Use ``h5df <cmd> --help`` for a full listing of options, but a few useful ones:

- ``h5df load -v`` : will output progress as a matrix is loaded (every 100 rows)
- ``h5df <any output command> -p N`` will output values with decimal precision N

API
===

The two main classes are ``h5df.Store`` and ``h5df.Frame``, representing a HDF5
file and individual data frame, respectively. Here is some example usage:

.. code-block:: python

>> from h5df import Store
>> import pandas as pd
>> import numpy as np
>> np.random.seed(0)

# Create a Store object; the default mode is read-only.
# See http://docs.h5py.org/en/latest/high/file.html for available modes
>> store = Store("test.h5df", mode="a")
>> index = ["A","B","C"]
>> columns = ["V","W","X","Y","Z"]
>> mkdf = lambda: pd.DataFrame(np.random.random((3,5)), index=index, columns=columns)
>> store.put("/frames/1", mkdf())
>> store.put("/frames/2", mkdf())

# Iterate through HDF5 paths corresponding to Frame objects
>> for key in store: print(key)

>> df1 = store["/frames/1"]

# Various selection options

# returns pandas.Series
>> df1.column("W")
>> df1.row("A")

# returns a pandas.DataFrame
>> df1.rows(["A","C"])
>> df1.cols(["W","Y"])

# Returns the whole Frame as a pandas.DataFrame
>> df1.to_frame()

The full list of methods supported by ``h5df.Frame`` is:

- ``Frame.row(key)`` and ``Frame.col(key)`` - return a ``pandas.Series``
corresponding to the row/column

- ``Frame.rows(keys)`` and ``Frame.cols(keys)`` - given a list of row/column
index names, return an in-memory ``pandas.DataFrame`` corresponding to the
subset of the overall ``Frame`` containing the desired rows or columns

- ``Frame.shape`` - returns a tuple of (# rows, # columns)

- ``Frame.to_frame()`` - return the entire ``Frame`` as an in-memory
``pandas.DataFrame``. Make sure you have enough memory!

- ``Frame.add(key, data)`` - add a new row to the matrix with the given unique key.
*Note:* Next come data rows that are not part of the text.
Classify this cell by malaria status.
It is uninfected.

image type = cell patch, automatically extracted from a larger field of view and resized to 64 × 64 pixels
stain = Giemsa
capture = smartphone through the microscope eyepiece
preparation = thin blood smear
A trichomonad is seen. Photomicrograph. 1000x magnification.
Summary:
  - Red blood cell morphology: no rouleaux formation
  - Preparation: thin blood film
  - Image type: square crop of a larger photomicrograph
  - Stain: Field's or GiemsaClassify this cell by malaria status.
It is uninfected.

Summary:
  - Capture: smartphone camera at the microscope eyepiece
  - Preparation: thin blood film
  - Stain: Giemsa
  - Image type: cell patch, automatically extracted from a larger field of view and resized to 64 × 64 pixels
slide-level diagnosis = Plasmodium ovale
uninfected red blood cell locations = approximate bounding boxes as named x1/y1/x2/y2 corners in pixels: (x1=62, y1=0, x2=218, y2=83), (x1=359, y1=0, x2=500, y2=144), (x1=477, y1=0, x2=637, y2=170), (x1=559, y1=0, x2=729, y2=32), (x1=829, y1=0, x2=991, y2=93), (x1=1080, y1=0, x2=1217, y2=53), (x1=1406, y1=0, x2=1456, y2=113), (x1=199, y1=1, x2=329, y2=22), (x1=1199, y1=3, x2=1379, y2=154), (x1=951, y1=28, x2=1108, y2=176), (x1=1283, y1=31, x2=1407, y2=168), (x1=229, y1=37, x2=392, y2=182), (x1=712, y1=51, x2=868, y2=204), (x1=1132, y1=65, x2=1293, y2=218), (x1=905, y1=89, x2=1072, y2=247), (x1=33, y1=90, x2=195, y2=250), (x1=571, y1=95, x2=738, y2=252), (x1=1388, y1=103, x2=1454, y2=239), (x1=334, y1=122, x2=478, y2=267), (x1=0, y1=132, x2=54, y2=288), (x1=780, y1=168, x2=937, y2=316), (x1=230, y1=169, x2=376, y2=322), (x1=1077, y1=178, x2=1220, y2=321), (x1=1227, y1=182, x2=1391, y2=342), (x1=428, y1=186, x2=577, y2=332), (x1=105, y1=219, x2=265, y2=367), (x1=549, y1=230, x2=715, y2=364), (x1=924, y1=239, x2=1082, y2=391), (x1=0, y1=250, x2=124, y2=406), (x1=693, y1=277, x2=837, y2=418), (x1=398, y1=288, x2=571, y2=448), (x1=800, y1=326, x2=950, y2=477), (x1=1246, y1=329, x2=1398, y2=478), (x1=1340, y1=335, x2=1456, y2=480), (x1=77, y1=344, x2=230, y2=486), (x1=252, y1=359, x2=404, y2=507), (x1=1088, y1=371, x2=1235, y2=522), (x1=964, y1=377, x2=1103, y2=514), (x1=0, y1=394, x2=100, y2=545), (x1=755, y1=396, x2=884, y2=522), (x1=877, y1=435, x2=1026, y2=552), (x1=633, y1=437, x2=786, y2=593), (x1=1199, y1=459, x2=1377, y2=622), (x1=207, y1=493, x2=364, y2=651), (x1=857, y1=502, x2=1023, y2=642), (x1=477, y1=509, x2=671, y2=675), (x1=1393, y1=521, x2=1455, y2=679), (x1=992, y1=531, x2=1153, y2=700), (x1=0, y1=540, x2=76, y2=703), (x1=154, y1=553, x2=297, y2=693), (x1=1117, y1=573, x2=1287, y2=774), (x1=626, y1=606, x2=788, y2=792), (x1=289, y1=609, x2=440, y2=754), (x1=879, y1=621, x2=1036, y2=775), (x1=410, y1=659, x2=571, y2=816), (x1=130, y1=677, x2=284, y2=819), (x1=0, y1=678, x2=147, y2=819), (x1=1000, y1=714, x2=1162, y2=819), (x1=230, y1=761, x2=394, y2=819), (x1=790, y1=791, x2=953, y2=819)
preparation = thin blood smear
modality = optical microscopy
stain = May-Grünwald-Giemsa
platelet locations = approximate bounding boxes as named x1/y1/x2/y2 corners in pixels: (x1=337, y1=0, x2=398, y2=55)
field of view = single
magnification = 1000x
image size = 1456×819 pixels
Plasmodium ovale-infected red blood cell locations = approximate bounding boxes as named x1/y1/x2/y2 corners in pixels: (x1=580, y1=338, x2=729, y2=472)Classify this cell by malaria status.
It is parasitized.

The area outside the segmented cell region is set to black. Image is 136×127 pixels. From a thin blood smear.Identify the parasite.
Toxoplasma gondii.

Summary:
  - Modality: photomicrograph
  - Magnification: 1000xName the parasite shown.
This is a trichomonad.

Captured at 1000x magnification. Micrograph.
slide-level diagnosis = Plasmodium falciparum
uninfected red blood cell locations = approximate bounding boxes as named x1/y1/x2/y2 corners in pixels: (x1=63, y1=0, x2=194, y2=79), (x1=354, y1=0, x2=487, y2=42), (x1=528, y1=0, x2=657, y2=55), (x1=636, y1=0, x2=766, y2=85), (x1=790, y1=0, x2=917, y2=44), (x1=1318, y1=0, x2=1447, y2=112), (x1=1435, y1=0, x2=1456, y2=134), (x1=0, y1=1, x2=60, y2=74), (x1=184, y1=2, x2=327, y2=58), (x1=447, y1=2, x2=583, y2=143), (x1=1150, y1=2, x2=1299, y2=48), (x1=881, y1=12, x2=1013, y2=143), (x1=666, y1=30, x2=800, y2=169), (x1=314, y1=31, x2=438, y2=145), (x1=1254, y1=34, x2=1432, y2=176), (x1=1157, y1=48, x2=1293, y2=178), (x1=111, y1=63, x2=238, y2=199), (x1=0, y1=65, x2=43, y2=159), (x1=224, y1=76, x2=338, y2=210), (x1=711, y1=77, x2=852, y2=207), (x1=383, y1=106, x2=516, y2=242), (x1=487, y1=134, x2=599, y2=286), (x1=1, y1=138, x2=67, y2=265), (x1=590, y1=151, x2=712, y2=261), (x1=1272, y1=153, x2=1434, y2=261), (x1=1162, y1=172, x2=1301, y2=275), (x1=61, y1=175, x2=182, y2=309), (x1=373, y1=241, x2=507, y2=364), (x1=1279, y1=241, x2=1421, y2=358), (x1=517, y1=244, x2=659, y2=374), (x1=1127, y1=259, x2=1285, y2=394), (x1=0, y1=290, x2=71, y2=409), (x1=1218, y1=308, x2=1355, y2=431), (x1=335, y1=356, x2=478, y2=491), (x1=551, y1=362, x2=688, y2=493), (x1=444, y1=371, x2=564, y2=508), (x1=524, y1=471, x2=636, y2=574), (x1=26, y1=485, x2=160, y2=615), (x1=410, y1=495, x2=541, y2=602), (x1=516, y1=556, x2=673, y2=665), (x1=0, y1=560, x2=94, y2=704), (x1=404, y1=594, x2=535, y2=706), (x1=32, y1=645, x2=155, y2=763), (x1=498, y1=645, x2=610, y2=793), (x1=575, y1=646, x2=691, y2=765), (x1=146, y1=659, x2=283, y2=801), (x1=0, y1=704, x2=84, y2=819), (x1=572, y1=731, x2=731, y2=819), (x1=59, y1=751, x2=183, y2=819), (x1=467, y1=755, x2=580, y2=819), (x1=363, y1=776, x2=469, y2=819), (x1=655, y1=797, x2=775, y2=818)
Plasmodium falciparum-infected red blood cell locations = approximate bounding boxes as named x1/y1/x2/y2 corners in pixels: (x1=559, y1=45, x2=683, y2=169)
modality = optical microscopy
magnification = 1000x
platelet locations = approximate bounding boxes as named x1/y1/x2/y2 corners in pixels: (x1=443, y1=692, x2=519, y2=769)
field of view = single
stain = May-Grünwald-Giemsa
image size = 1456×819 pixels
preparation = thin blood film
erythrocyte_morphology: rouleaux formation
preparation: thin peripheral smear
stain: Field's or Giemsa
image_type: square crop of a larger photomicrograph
Due to the way of

Storage format
==============

Each ``h5df.Frame`` is stored as an HDF5 Group containing 3 Datasets: ``index``
and ``columns`` (both are 1D arrays of 8-byte integers or UTF-8 encoded binary
strings), and ``data`` (a 2D double array).

The Group also contains a few HDF5 attributes:
- ``h5df.index_type`` and ``h5df.columns_type`` : a string, either "str" or "int",
marking the data type of each of the corresponding indices
- ``h5df.is_frame`` : a boolean, always set to true, which indicates that
this Group contains valid ``Frame`` data

Because of this design, it is possible to store a ``Frame`` "inside" the Group
containing another ``Frame``, but is not recommended in case of future format
changes (and because it is confusing).

Performance notes
=================

Data is indexed row-major. Thus row-based queries will be much faster.
Generally you should pre-transpose your matrix before putting it into the
``Store`` to ensure that the most frequently queried axis will be on the rows.

The ``h5df.Store()`` constructor takes a keyword argument, "driver". The full
description of available drivers is at
http://docs.h5py.org/en/latest/high/file.html . For Linux systems, the default
stdio-based driver is "sec2", whereas "core" will memory-map the whole HDF5
file. If your system supports it and the file is frequently used (and therefore
will be in your OS page cache), "core" may be faster, especially for reads.

Limitations
===========

Currently there is no way to select rows by numeric index location (i.e., the
equivalent to ``pandas.DataFrame.iloc``).

Encoding and decoding indices (from unicode to binary) is a little slow,
meaning that quick queries are slower than they could be.

Iterating through the frames in a HDF5 file, ``Store.__iter__`` is quite
inefficient if the file contains large numbers of frames.

For ``Frame.dump()``, output formatting is not vectorized (slower than
necessary).

String indices are stored as ``np.dtype("|S100")`` encoded as ``"utf-8"``.
This has several practical consequences:

1. index and column names are currently limited to 100 UTF-8 characters
2. UTF-8 encoding is hardcoded and other encodings are not supported
(thus, characters from other encodings that will fail
``str.encode("utf-8")`` will cause an error.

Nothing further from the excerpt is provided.